Il n'avait pas eu le temps de finir sa phrase que la jeune elfe qui l'avait toujours intimidé était déjà parti. Il n'avait plus le choix, il devait y aller. Il approchait doucement tournant la tête dans tous les sens, il n'avait qu'une envie fuir. Lirf craignait le colère du soigneur, il n'était jamais rentré chez lui de peur de ce qu'il pourrait trouver. Plus que 10 mètres, plus que 9, il observait la hutte qui aurait mérité un peu d'entretien, de-ci de-là la terre qui constituait les murs était tombé laissant apparaître le fin clayonnage de noisetier qui était le squelette de la maison. Le chaume sur le toit n'était pas en meilleur état, les oiseaux étaient surement venus prendre des tiges pour faire leurs nids engendrant des trous dans la couverture. Tout à son observation il entendit la voix de Tinasif venant de l'intérieur.

  • « Lirf, vient entre, qu'attends tu ? J'ai besoin de toi . Ferme la porte une fois rentré. »

Il essaya d’articuler une réponse qui ne voulut sortir. Il poussa la solide porte en châtaignier, descendit la volée de marche pour arriver dans la pièce principale. Au centre une cheminée, sur tout les murs de la pièce des étagères remplis de pots, deux tables, l'une prêt de la fenêtre couverte de feuilles remplis de signes, d'écriture, de dessins. La seconde à l'opposé avec dessus des mortiers de toutes les tailles, des écuelles en bois, des couteaux de toutes les formes tous avec des aciers différents. Près de la cheminé Tinasif se tenait à genoux posant sa main sur le front de la jeune femme. La civière avait été posée à proximité d'un lit, Tinasif avait l'air grave.

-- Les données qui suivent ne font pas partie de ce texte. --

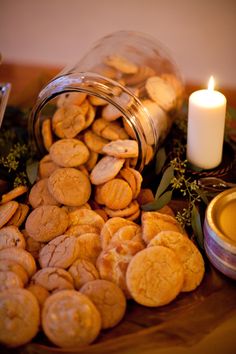 some cookies are on a table with a lit candle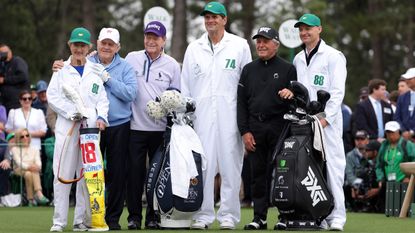 Jack Nicklaus of the United States, his wife Barbara Nicklaus, Tom Watson of the United States and Gary Player of South Africa pose for a photo on the first tee during the Honorary Starters ceremony prior to the first round of the 2024 Masters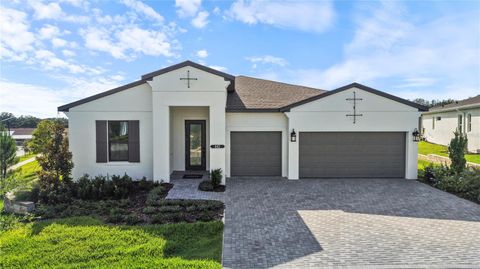 Photo of 442 Turin Way, Lady Lake, FL 32159 (MLS # W7886348)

  • « Ne reste pas là comme un Gobetin vient m'aider. Nous allons la déposer le plus délicatement dans le lit. Après tu descendras dans la chambre et tu ramèneras la couverture jaune. »

Les deux elfes déposèrent le corps, sur le matelas fait de mousse et de lichen. Tinasif cherchait le poult au niveau du cou de la jeune femme. Lirf l'observait il avait un air grave tout en se dirigeant vers la seconde série de marches qui permettait de descendre dans un couloir qui desservait 3 pièces. Le jeune elfe ne savait pas où était la chambre, si la hutte était organisée comme toutes celles des Croabs elle devait se trouver à couche. Il se précipita, manqua chuter en butant dans une caisse jetée là avec sans le moindre intérêt. Cette pièce portait bien son nom, le débarras, Tinasif y jetait sens figuré comme au sens propre tous les objets dont il n'avait plus usage. Il referma vite la porte de peur que le monticule de pot à l'équilibre plus qu'instable ne se renverse sur lui. Il ouvrit la porte en face, jeta un rapide coup d’œil pour éviter une nouvelle déconvenue. La pièce était l'opposé du capharnaüm qu'il venait de rencontrer, il pénétrait dans la chambre du sage. La pièce était rutilante pas une toile d'araignée, pas le moindre brun de poussière, tout était rangé avec la plus grande minutie. Trois pans de mur même celui où se trouvait la tête de lit étaient couverts d'étagères remplis, de livres, de carnets. Lirf n'en n'avait jamais vu autant, il se sentit envahi de vertiges, il devait se ressaisir trouver la couverture jaune au plus vite. Le quatrième mur accueillait une grande armoire dont ill se demandait comment elle avait put rentrer. Il l'ouvrit, l'ordre était le même que dans toute la pièce. Toutes les affaires étaient pliées avec le plus grand soin, alignées, pas unes ne dépassaient des autres. Les couvertures étaient là en bas du meuble, par chance la couverture jaune était sur le dessus. Lirf la prit, en refermant la porte jeta un dernier coup d’œil à la pièce.